◆ **Task to carry out**: Copy every line of the data below word for word, leaving out the pictures.
[[ The data, beginning ]]
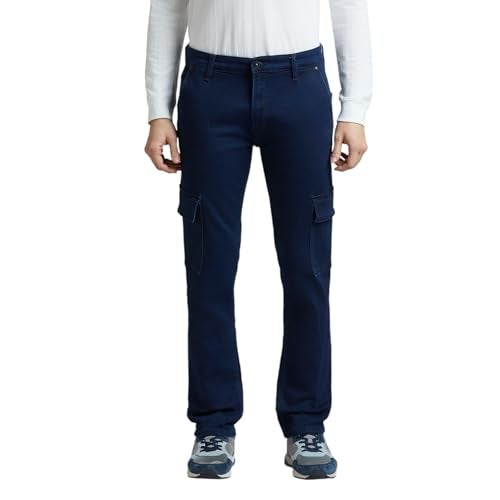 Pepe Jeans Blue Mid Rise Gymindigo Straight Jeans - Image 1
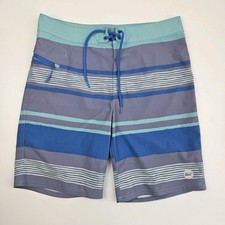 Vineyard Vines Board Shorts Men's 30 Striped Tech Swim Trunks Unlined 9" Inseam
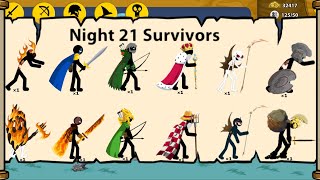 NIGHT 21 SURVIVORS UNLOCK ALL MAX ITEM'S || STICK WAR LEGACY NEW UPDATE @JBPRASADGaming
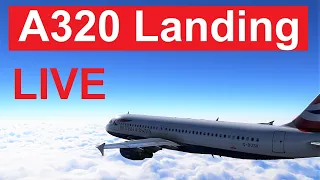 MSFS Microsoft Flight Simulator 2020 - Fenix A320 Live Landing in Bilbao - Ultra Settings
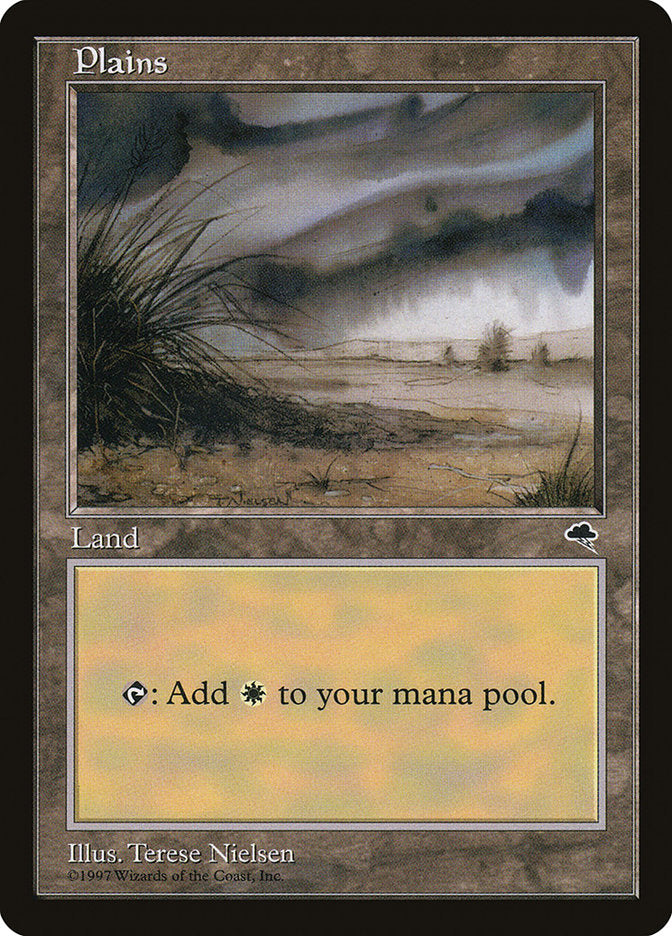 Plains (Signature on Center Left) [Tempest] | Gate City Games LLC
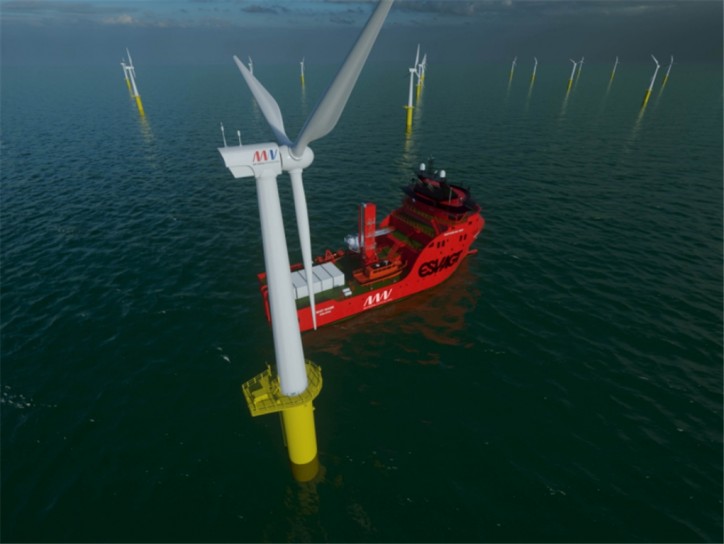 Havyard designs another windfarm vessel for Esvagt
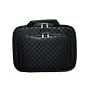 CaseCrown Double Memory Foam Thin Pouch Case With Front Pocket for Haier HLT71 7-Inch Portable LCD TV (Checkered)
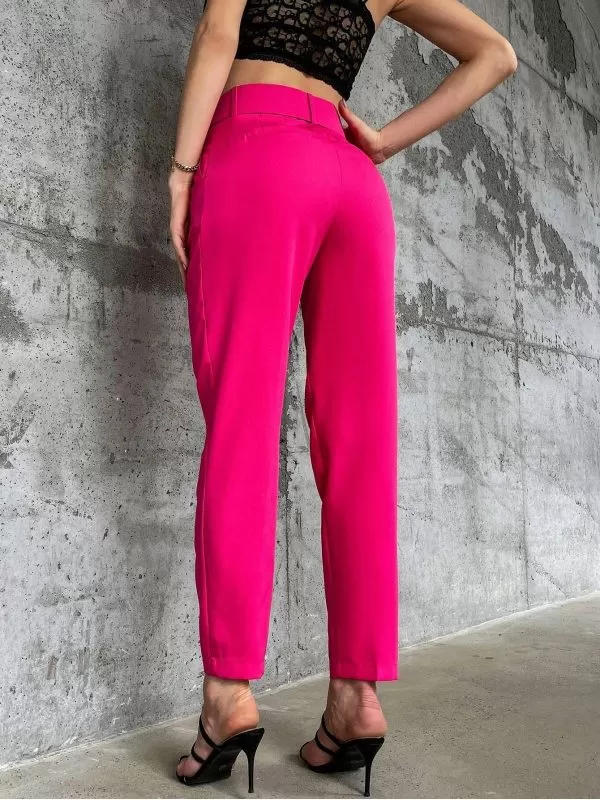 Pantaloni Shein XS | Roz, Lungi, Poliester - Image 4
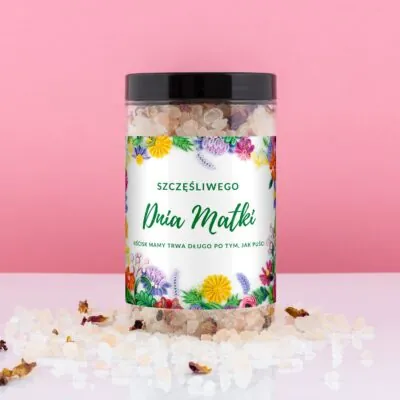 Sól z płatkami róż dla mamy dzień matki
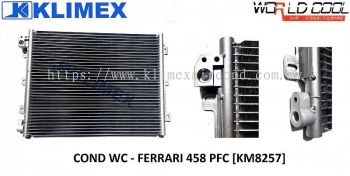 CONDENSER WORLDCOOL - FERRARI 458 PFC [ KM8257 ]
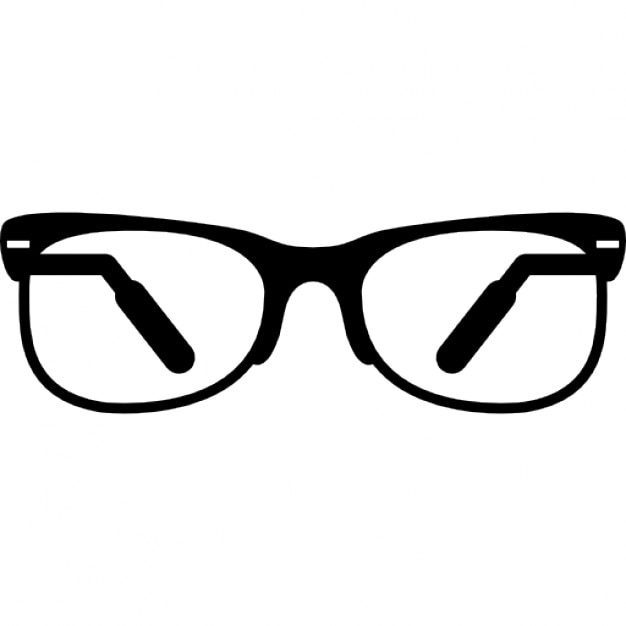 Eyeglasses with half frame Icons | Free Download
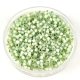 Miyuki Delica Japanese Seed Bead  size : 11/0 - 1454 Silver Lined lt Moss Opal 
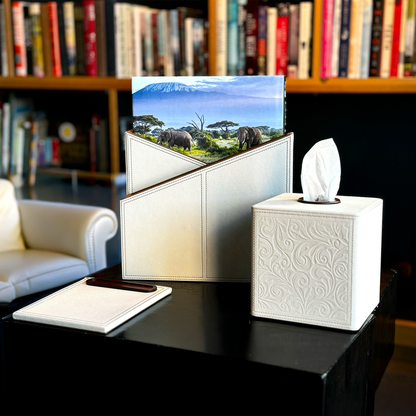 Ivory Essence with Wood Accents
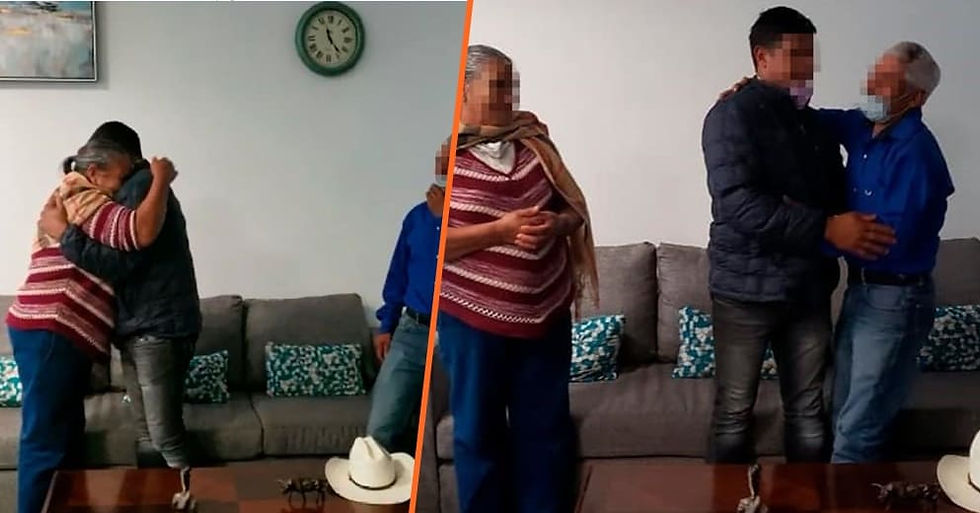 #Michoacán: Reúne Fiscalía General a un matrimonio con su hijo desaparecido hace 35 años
[[ The data, end ]]
◆ **Answer space**:
 Pepe Jeans Blue Mid Rise Gymindigo Straight Jeans - Image 1
 Vineyard Vines Board Shorts Men's 30 Striped Tech Swim Trunks Unlined 9" Inseam
 NIGHT 21 SURVIVORS UNLOCK ALL MAX ITEM'S || STICK WAR LEGACY NEW UPDATE @JBPRASADGaming
 MSFS Microsoft Flight Simulator 2020 - Fenix A320 Live Landing in Bilbao - Ultra Settings
 Plains (Signature on Center Left) [Tempest] | Gate City Games LLC
 Havyard designs another windfarm vessel for Esvagt
 CaseCrown Double Memory Foam Thin Pouch Case With Front Pocket for Haier HLT71 7-Inch Portable LCD TV (Checkered)
 Pantaloni Shein XS | Roz, Lungi, Poliester - Image 4
 Sól z płatkami róż dla mamy dzień matki
 CONDENSER WORLDCOOL - FERRARI 458 PFC [ KM8257 ]
 Eyeglasses with half frame Icons | Free Download
 Miyuki Delica Japanese Seed Bead  size : 11/0 - 1454 Silver Lined lt Moss Opal 
 Ivory Essence with Wood Accents
 #Michoacán: Reúne Fiscalía General a un matrimonio con su hijo desaparecido hace 35 años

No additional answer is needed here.